Mistreatment and discrimination in Swedish maternity care

How does mistreatment and discrimination affect multiple minority status women in Swedish maternity care? In order to investigate this, researchers at the Department of Public Health Sciences at Stockholm University have received funding of nearly 5 million Swedish kronor (450 000 euros).

Nurses preparing pregnant woman for fetal heart rate.
Photo: Doug Olson / Mostphotos

Despite Sweden having high levels of gender equality and low maternal and neonatal mortality, mistreatment and discrimination of women exists in maternity care. However, there are a lack of quantitative studies on the association between women’s experiences of mistreatment and discrimination and their minority status.

A new research project at the Department of Public Health Sciences will investigate the extent to which such an association exists and, how it is being manifested.

The researchers will examine the risk of women experiencing mistreatment and discrimination on the basis of race/ethnicity, disability, sexual orientation, single motherhood, and body weight. Furthermore, they will evaluate whether these experiences are influenced by individual factors like pregnancy complications, and health system factors such as limited health care capacity. Other broader societal contextual factors, such as the emergence of political parties employing xenophobic populist rhetoric, may also be assessed.

Can Liu
Can Liu, researcher at the Department of Public Health Sciences at Stockholm University.

“If somebody falls out of ‘the norm’ – being considered a minority with regard to race/ethnicity, disability, sexual orientation, marital status or body weight – maybe that person would find it much harder to access quality care provided by the social and health systems. Because the systems were built for people who fit ‘the norm’.” says Can Liu, researcher at the Department of Public Health Sciences at Stockholm University and principal investigator of the research project.

 

Will use Swedish national register and survey data

In order to get a more comprehensive understanding of the topic, the researchers will use Swedish national register and survey data. Since 2020, a survey has been sent to every woman who has given birth in Sweden – at 25 weeks of pregnancy, eight weeks after giving birth and then one year after the child is born.

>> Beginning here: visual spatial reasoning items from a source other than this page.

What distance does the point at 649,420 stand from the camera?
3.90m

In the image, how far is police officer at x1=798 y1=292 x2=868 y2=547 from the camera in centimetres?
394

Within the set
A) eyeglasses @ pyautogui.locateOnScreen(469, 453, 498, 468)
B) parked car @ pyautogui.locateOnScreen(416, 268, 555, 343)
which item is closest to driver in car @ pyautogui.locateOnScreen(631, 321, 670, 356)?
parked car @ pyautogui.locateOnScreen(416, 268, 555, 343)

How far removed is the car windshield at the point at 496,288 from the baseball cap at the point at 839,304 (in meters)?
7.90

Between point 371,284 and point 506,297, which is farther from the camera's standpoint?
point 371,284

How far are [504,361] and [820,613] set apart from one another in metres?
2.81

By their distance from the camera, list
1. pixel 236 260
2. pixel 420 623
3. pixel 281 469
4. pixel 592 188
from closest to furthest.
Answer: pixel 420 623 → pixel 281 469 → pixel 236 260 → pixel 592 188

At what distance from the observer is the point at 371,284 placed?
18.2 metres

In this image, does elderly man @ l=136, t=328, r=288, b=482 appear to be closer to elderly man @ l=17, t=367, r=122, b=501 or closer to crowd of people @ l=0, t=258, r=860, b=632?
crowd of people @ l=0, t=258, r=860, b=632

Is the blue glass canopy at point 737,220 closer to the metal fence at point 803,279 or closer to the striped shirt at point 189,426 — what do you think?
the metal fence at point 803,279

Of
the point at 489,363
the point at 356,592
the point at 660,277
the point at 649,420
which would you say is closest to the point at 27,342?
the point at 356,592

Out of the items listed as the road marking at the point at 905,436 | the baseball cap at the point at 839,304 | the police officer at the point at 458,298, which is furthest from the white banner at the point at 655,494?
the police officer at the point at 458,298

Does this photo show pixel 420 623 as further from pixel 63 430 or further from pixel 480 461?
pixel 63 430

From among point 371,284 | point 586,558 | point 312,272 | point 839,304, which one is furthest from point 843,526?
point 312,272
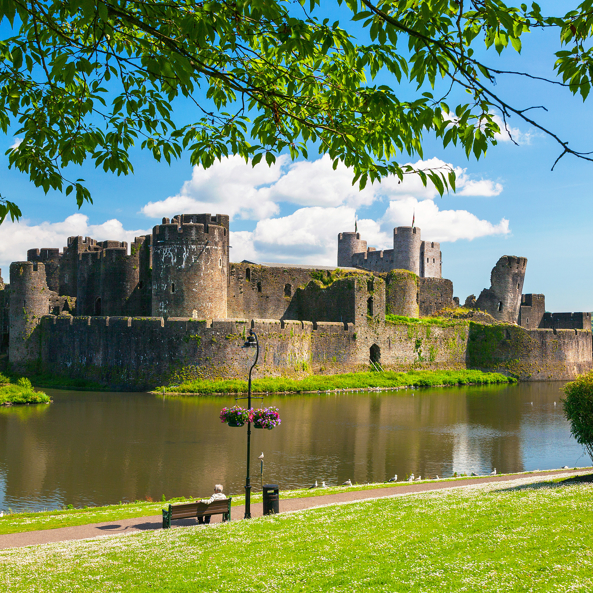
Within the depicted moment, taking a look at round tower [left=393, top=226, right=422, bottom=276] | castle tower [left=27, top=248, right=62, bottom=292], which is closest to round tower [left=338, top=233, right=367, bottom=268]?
round tower [left=393, top=226, right=422, bottom=276]

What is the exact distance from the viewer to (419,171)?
5.66 meters

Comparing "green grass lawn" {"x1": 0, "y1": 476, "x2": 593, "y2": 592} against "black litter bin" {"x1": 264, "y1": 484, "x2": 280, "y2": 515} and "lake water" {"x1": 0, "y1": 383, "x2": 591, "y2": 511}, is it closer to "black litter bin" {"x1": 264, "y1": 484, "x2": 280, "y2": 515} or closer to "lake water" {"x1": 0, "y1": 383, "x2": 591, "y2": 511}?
"black litter bin" {"x1": 264, "y1": 484, "x2": 280, "y2": 515}

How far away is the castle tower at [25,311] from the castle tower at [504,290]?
3650 cm

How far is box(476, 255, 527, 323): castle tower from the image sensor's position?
5334cm

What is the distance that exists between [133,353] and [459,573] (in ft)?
93.5

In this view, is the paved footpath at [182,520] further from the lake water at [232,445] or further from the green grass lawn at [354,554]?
the lake water at [232,445]

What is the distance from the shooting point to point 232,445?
19.6m

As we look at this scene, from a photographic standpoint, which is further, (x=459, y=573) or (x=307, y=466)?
(x=307, y=466)

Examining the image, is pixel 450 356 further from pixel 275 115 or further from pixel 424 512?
pixel 275 115

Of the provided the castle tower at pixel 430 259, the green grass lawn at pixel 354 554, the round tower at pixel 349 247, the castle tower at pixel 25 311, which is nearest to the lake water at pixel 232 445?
the green grass lawn at pixel 354 554

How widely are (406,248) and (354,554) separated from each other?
171 ft

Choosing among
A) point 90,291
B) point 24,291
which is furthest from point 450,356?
point 24,291

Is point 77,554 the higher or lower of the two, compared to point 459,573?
lower

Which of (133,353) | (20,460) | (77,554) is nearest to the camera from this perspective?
(77,554)
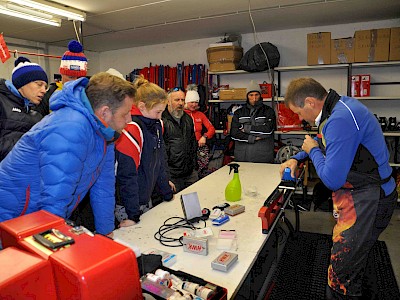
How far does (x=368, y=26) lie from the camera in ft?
14.9

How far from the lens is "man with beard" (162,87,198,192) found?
333 centimetres

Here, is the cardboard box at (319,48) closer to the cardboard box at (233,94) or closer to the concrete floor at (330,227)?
the cardboard box at (233,94)

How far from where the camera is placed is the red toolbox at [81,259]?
0.68m

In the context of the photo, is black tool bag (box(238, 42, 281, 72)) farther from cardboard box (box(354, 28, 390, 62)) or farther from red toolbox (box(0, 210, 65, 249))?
red toolbox (box(0, 210, 65, 249))

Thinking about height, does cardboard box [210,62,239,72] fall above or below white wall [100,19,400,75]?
below

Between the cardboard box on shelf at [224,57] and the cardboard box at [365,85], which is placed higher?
the cardboard box on shelf at [224,57]

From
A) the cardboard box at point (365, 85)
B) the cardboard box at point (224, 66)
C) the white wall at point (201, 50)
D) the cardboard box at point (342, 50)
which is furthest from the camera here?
the cardboard box at point (224, 66)

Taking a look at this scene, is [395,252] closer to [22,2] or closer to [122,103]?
[122,103]

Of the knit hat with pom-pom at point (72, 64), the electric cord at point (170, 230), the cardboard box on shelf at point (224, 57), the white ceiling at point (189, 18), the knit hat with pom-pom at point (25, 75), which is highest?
the white ceiling at point (189, 18)

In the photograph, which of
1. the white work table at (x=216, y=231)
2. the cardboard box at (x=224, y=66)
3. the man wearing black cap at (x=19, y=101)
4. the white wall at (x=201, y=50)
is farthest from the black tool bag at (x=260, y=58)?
the man wearing black cap at (x=19, y=101)

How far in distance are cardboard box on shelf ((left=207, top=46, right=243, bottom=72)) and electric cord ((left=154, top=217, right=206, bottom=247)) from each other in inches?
134

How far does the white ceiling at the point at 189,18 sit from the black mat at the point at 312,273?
2.61m

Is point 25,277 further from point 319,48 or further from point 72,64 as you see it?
point 319,48

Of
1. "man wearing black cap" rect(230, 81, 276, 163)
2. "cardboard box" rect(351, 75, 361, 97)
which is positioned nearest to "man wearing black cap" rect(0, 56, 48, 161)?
"man wearing black cap" rect(230, 81, 276, 163)
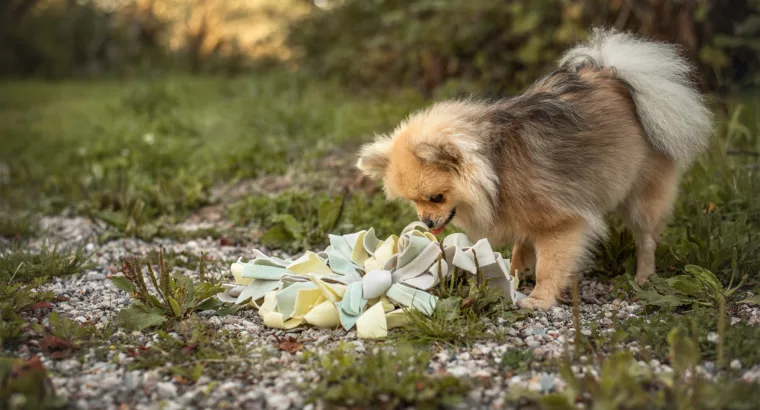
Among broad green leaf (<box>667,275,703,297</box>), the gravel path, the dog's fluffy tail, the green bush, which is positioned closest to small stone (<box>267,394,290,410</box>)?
the gravel path

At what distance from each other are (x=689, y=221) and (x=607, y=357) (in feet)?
6.99

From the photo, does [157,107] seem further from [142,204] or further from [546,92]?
[546,92]

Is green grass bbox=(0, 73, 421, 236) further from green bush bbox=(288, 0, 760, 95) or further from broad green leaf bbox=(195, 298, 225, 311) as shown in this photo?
broad green leaf bbox=(195, 298, 225, 311)

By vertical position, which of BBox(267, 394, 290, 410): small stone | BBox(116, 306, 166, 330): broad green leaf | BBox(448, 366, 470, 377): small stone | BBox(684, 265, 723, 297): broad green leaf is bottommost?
BBox(116, 306, 166, 330): broad green leaf

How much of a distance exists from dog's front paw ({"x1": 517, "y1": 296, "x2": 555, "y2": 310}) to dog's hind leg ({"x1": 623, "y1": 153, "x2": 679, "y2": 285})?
74cm

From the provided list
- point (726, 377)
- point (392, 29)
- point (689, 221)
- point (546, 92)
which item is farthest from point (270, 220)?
point (392, 29)

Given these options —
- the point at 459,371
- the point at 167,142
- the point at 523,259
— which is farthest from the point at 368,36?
the point at 459,371

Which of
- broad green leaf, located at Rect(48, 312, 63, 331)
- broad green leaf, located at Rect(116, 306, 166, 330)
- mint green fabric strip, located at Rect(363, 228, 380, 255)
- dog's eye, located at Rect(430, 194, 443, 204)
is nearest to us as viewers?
broad green leaf, located at Rect(48, 312, 63, 331)

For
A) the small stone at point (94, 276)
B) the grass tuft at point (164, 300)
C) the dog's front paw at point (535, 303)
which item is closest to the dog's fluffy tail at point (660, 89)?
Answer: the dog's front paw at point (535, 303)

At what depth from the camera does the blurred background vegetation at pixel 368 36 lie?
21.2ft

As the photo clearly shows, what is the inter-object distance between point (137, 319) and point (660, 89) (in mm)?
2940

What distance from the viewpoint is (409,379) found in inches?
97.6

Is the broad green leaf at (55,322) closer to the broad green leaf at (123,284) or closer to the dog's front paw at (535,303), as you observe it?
the broad green leaf at (123,284)

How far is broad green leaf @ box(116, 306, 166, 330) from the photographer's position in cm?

By linking and analysing this anonymized data, the research project will examine the risk of experiencing mistreatment and discrimination among multiple minority status women who have given birth and their co-parents, and evaluate whether these experiences are modified by different individual, health system, and contextual factors. The project will also explore language models and machine learning methods in analysing free-text responses that describe manifestations of mistreatment and discrimination.

The project Mistreatment and Discrimination in Maternity Care for Women of Minority Status (MISMATCH) starts in January 2024 and runs for three years.